- _Extract to read_
Destroying the ignorance of those who peddle fear.

Destroying the ignorance of those who peddle fear.

David McAvoy is a member of the Democratic Party of Craighead County and wrote this guest column for the June 30, 2021 issue of the Jonesboro Sun. The article is also available online.

During the Holocaust, thousands of LGBTQ people were confined in death camps, along with 6 million Jews and an additional 6 million other “undesirables.”

Their jailers argued that they were a threat to society, especially to children. This charge was not limited to that time and place, though there its manifestation was particularly cruel.

In our own country and other western nations, LGBTQ people have been discriminated against, beaten, confined to jails and mental institutions, tortured, subjected to medical experimentation and involuntary procedures and killed with this same justification.

In the 1950s, movies and books in America warned that “the homosexual” was a predator of children. In the 1970s, laws were passed to prevent gay people from teaching in schools. Anita Bryant claimed that gay people sought to recruit children because they could not reproduce.

In more recent years and in our own state, children in need of loving, structured homes were denied adoption and foster care to families that included LGBTQ people. It has been asserted that if trans people use the bathroom that matches their gender, children will be in danger. Now, this same old prejudiced argument is rearing its head in our own community, this time about Pride displays at our local library.

Those attacking our library and our librarians would have you believe that the display is all about sex. But what they are calling “sex” stretches the meaning of the word so far that it defies good sense. There is no “how-to manual,” no charts and graphs, no instructions or pictures or nothing whatsoever to do with sex in the books at issue.

Instead, they would have you believe that “sex” includes the clothes a person might wear, colorful flags, how a person looks and the mundane details of married life. They do this because they want to dehumanize those of us who are LGBTQ. They realize that if they can convince people this is about sex and children then they can win through fear.

But what’s really being conveyed by this book selection is the importance of love, kindness and fairness to others, respecting differences, self acceptance, courage in the face of adversity and the cruelty of other people. That’s what these displays are really about at their core. So it’s no surprise that those who wish to erase LGBTQ people from visibility would rather talk about sex to advance their agenda against the library.

- _Exercise 1_
Recast the paragraph of the column on library Pride displays that begins "In the 1950s, movies and books" as a short list, keeping its main facts.
- _Exercise 2_
Carry the column on library Pride displays forward, starting after its final sentence.
The lines after this column are separate from it and play no role in the work on it.

- _Provided data_

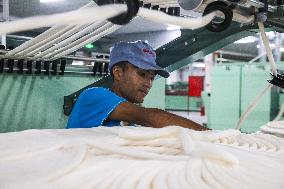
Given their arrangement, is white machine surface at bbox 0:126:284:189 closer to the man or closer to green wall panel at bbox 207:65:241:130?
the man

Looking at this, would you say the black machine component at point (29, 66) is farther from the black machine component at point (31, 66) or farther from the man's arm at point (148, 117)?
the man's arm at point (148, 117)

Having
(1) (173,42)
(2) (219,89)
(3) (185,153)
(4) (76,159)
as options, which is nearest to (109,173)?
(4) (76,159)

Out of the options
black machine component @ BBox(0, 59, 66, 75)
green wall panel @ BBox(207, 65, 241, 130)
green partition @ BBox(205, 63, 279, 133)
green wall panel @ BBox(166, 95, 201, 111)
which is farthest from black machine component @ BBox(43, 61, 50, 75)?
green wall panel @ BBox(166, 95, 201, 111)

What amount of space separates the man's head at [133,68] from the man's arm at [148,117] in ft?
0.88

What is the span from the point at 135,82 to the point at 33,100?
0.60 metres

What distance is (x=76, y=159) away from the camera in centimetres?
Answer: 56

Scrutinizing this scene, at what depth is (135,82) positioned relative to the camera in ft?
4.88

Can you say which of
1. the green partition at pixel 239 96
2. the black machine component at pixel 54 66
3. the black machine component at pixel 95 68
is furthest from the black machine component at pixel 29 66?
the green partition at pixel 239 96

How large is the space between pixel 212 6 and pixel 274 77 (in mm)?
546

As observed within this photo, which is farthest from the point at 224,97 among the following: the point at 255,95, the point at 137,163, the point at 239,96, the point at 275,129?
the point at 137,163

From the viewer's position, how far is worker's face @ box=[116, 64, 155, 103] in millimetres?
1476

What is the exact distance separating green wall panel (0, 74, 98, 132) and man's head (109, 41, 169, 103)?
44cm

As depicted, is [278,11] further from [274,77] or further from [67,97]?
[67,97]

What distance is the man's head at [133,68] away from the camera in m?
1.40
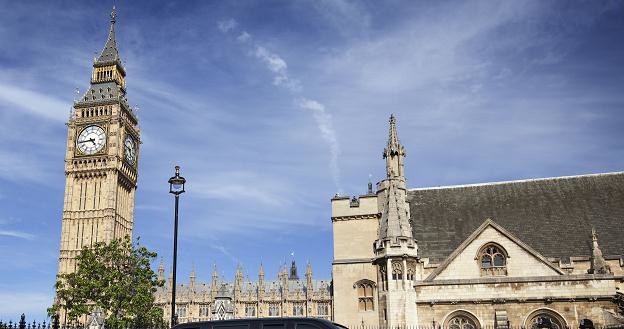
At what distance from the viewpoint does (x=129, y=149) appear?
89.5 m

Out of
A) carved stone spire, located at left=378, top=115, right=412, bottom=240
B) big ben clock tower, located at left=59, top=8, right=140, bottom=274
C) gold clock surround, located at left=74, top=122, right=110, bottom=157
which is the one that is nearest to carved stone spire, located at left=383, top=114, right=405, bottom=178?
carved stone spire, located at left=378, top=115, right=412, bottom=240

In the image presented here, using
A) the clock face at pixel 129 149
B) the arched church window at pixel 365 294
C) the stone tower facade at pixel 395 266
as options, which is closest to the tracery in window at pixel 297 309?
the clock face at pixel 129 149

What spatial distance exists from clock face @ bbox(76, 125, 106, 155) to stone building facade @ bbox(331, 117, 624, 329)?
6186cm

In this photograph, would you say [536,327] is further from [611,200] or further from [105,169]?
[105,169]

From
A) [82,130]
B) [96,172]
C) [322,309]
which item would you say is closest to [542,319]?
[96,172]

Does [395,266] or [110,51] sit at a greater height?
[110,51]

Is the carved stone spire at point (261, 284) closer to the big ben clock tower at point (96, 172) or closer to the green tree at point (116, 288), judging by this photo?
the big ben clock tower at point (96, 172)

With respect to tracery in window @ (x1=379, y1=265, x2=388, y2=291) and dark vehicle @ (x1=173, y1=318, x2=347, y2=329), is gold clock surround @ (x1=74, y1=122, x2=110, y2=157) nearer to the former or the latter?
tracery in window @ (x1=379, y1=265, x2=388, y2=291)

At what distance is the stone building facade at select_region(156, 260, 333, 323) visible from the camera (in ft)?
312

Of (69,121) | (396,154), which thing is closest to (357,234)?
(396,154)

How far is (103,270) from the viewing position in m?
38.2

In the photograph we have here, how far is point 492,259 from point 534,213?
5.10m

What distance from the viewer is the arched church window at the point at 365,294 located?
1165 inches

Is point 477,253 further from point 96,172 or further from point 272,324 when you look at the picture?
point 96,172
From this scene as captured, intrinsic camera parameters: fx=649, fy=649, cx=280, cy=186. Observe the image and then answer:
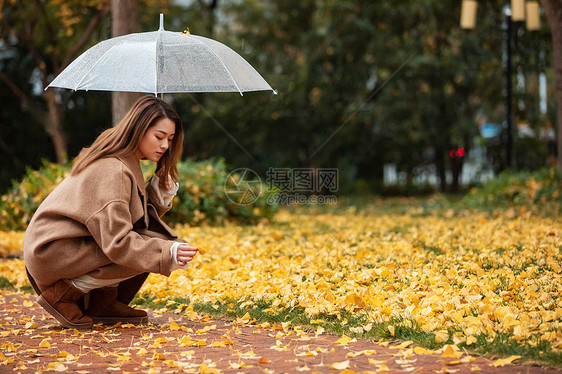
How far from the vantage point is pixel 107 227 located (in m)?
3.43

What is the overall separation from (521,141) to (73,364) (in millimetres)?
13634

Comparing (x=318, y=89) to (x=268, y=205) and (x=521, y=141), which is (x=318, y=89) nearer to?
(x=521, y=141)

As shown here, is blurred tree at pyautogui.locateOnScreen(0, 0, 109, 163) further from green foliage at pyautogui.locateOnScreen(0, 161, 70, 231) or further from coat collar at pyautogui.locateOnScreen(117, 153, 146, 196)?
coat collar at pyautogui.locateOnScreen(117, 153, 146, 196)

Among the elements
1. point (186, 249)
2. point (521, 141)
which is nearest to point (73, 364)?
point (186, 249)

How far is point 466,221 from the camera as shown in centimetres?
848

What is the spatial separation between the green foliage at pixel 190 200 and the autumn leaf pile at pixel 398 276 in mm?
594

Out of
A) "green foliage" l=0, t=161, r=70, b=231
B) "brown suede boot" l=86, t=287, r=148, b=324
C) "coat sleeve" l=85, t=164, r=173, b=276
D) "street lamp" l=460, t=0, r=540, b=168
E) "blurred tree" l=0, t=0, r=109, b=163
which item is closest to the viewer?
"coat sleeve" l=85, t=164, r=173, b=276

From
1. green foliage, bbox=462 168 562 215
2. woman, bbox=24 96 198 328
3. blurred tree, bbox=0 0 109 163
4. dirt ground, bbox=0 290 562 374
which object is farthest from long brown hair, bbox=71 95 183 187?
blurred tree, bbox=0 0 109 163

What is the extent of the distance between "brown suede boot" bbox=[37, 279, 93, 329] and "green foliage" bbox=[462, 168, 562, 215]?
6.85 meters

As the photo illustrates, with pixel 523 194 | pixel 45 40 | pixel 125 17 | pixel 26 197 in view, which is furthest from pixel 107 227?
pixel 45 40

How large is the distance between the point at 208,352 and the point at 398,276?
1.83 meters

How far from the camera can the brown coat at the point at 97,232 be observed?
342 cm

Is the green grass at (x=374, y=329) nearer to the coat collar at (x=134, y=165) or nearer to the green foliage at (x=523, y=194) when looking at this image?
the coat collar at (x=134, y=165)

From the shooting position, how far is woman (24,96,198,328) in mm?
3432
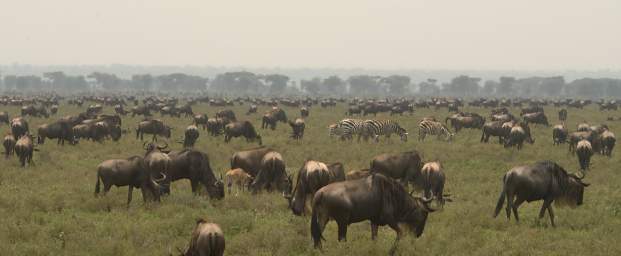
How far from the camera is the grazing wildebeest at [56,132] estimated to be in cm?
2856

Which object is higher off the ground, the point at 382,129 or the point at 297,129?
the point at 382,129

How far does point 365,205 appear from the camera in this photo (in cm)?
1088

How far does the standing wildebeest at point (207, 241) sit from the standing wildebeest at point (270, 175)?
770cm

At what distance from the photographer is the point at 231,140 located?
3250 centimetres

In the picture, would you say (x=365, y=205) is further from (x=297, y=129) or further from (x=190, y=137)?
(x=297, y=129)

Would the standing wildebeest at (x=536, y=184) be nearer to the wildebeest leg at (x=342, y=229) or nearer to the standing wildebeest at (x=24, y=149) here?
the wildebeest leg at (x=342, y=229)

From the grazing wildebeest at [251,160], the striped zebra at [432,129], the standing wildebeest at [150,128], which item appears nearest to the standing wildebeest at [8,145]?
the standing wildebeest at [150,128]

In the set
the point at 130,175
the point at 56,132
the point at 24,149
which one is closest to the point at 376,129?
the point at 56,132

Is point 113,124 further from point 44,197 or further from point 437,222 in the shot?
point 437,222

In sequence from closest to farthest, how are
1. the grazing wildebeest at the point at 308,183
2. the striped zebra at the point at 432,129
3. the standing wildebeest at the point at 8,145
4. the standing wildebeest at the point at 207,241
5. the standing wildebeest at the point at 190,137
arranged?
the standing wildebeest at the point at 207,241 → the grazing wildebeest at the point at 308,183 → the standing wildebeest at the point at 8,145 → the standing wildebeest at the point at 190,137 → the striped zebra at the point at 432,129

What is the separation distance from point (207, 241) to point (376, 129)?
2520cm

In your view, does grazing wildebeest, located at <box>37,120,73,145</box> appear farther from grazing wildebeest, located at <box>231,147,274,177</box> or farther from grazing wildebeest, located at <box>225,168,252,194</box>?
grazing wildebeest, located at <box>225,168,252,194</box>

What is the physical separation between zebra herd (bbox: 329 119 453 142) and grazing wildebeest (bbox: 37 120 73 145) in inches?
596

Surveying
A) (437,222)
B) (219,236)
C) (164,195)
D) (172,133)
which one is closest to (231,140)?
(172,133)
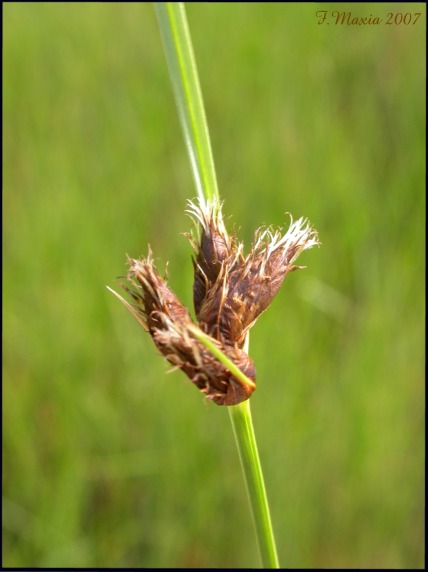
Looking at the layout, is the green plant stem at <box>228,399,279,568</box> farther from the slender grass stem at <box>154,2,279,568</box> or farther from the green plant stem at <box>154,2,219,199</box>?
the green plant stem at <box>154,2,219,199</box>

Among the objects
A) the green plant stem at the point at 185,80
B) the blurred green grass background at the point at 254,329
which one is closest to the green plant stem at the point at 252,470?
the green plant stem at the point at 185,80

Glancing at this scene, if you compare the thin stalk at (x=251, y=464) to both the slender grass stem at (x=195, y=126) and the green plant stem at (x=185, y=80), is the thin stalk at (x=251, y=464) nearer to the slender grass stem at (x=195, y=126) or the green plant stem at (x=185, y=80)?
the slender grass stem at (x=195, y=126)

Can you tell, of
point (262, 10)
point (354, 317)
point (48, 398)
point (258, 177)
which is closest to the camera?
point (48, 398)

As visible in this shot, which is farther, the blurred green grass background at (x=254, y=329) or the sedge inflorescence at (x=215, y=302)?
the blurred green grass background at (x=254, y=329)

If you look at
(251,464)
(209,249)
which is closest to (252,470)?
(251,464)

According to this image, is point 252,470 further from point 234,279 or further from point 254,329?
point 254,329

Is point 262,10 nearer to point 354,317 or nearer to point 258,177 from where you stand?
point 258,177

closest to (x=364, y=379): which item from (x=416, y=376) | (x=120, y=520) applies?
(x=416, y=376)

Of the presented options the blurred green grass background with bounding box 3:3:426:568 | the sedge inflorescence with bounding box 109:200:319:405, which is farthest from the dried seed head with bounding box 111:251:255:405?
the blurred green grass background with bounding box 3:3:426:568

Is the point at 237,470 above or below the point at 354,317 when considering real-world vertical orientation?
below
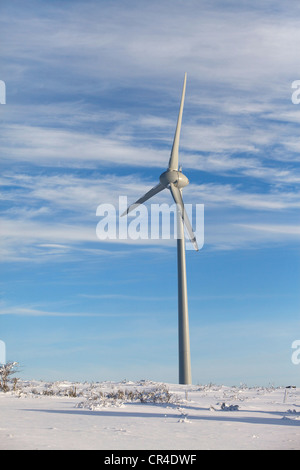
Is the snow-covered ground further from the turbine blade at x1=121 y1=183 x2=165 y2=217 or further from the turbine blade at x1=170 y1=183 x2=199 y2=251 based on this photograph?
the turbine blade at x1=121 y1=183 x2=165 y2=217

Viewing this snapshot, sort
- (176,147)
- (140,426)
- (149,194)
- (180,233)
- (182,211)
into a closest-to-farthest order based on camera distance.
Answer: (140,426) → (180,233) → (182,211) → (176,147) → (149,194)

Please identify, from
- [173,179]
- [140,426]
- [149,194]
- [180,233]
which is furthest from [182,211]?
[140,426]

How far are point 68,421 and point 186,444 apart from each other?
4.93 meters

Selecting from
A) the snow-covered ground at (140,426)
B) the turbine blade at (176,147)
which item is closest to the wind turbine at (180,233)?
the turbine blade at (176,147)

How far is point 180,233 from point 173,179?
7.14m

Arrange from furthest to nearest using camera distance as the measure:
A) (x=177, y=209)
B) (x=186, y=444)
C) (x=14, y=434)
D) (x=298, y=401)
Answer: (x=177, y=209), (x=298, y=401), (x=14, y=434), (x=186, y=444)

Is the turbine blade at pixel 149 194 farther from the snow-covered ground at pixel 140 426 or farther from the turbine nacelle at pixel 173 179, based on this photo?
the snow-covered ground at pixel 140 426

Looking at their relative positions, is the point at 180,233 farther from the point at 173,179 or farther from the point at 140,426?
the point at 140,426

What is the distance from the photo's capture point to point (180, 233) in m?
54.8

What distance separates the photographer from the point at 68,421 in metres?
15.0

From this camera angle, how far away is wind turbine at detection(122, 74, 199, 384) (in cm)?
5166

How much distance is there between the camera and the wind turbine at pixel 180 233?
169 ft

- _Output 1_
- 1950s: American movies and books warned that "the homosexual" was a predator of children.
- 1970s: Laws were passed to keep gay people from teaching in schools.
- Anita Bryant claimed that gay people sought to recruit children because they could not reproduce.

- _Output 2_
For our family, this is personal. My nieces and nephews have two gay uncles who love them very much, myself being one of them. Being around LGBTQ people, knowing that there are different people in the world and that everyone is entitled to kindness and respect, and knowing that they have unconditional love and support to be themselves no matter what, has never hurt their childhoods in the least and certainly hasn’t deprived them of their innocence.

We LGBTQ people and our families love each other, take care of each other, pay our taxes, vote and participate in our community just like any of you who don’t wear any of our letters or fly any of our flags. We are normal people and every bit as deserving to see our families represented in the book selection of our library as anyone else in our community is.

I came of age at a time when there was far less acceptance of LGBTQ people than there is now and when politicians were even more blatant about demonizing us. It made accepting yourself, much less coming out and being happy, so much more difficult than it should have been for anyone.

Most of us could probably have used caring librarians and positive displays back then like the one in our library. We learn who and what we are as we are growing up.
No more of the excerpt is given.